**PAGE EXCERPT**
# Heard a doozy today...



## Sprocket (Oct 4, 2011)

Drew stopped by his buddies house after work. He was telling him to save his duck carcasses for us, his friend asked why, Drew told him about our PMR diet for the dogs.

His friend says "oh I'll never give Roxy (his APBT) raw meat because I don't want her to ever taste blood, since she's a pitbull"

EL To the Oh to the eL!


----------



## Caty M (Aug 13, 2010)

Didn't you know pit bulls should only be fed a vegetarian diet so as to not snap on their owners, lock their jaws and go on a bloody killing rampage?


----------



## Sprocket (Oct 4, 2011)

Caty M said:


> Didn't you know pit bulls should only be fed a vegetarian diet so as to not snap on their owners, lock their jaws and go on a bloody killing rampage?


No I didn't know such a thing! Looks like Gunner will be getting chicken feed now :tongue: haha lmao


----------



## Maxy24 (Mar 5, 2011)

That's actually a really common myth about raw feeding, they taste blood and just go on a killing rampage, never heard it apply specifically to pit bulls though, sounds like the owners wary of his own dog. A lot of people also think if a dog tastes human flesh it'll start killing. We had a woman die and lie there for a few weeks, the pets started eating her. My friend figured they had to be put down because they had "tasted human flesh". Believe me, they know he difference between a living human they have to hunt down and a dead one rotting on the floor while they are starving to death.


----------



## chowder (Sep 7, 2008)

I guess I need to feed Rocky and Shade carrots only from now on (you know those Chow's and Rottie's will turn on you anyway). Come to think of it, Rocky did lick me with a little bit of extra enthusiasm last night and Shade gave me a spontaneous 'hug' and got paw prints all over my shirt. Maybe I should sleep with one eye open.


----------



## magicre (Apr 7, 2010)

Maxy24 said:


> That's actually a really common myth about raw feeding, they taste blood and just go on a killing rampage, never heard it apply specifically to pit bulls though, sounds like the owners wary of his own dog. A lot of people also think if a dog tastes human flesh it'll start killing. We had a woman die and lie there for a few weeks, the pets started eating her. My friend figured they had to be put down because they had "tasted human flesh". Believe me, they know he difference between a living human they have to hunt down and a dead one rotting on the floor while they are starving to death.

**SOURCE DATA**
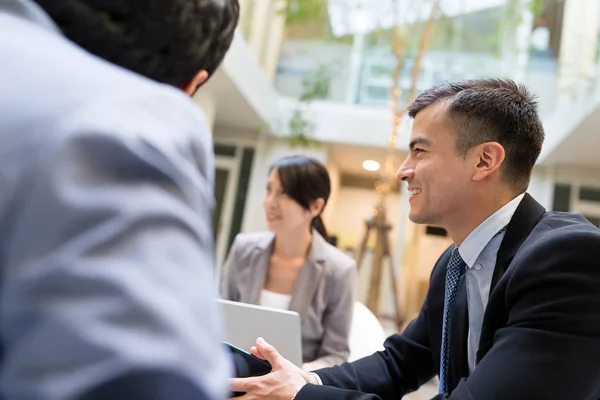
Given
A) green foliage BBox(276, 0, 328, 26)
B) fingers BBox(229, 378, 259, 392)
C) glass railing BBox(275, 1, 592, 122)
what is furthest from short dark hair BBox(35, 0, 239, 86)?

**GIVEN TASK A**
Lay out the listing as a Markdown table with two columns, Row and Entry, giving each line its own numbered row and skipping blank lines. Leave the pictures out.
**GIVEN TASK B**
Pick up the forum thread on raw-feeding dogs after its last quoted post and write the reply that comes next.
The forum thread on raw-feeding dogs and the listing were taken from separate sources.

**RESPONSE A**
| Row | Entry |
|---|---|
| 1 | Given |
| 2 | A) green foliage BBox(276, 0, 328, 26) |
| 3 | B) fingers BBox(229, 378, 259, 392) |
| 4 | C) glass railing BBox(275, 1, 592, 122) |
| 5 | what is furthest from short dark hair BBox(35, 0, 239, 86)? |

**RESPONSE B**
i know of this common myth. sad, really.

but it was a good laugh


----------



## pandaparade (Dec 29, 2010)

I love when people say these things. There was one guy who swore that the dog ate a squirrel and is now blood thirsty and ended up attacking three other dogs... I uh... I think that is a bad excuse! If I get a cut and bleed, my dog will try to lick it.. yet I have never feared I would wake up and see my dog gnawing on my leg... but perhaps he is PLOTTING.


----------



## Tobi (Mar 18, 2011)

:lol: ya.. great myth i love that one... especially when people are petting Tobi, and then they ask "wow he's so soft, what do you feed him?" and i say raw meats, mostly beef...

They back up... as if he's going to attack them, and they say, omg won't that make him mad tasting blood like that? :roll:


----------



## DoglovingSenior (Jun 26, 2011)

@Chowder-Hey, you have blood thirsty chows, stick with them. I'm the one with the Blood Thirsty Rottweilers! Anymore I just grin and SMH. <LOLOL>


----------



## sozzle (May 18, 2011)

ha ha ha I nearly fell off me chair at that one ha ha. Such bollocks.
Yeah I must admit I do worry about Stanley my bloodthirsty greyhound creeping around the house in the night, he might get the munchies and decide to have a chomp on my daughter's leg (well she would be pretty tender). 
Actually when I take him to her school and the little kids crowd around him which he doesn't mind I say "yeah he LOVES the taste of small children" so far none of them have believed me yet!!!..............if they only knew what we feed him?????????????????????????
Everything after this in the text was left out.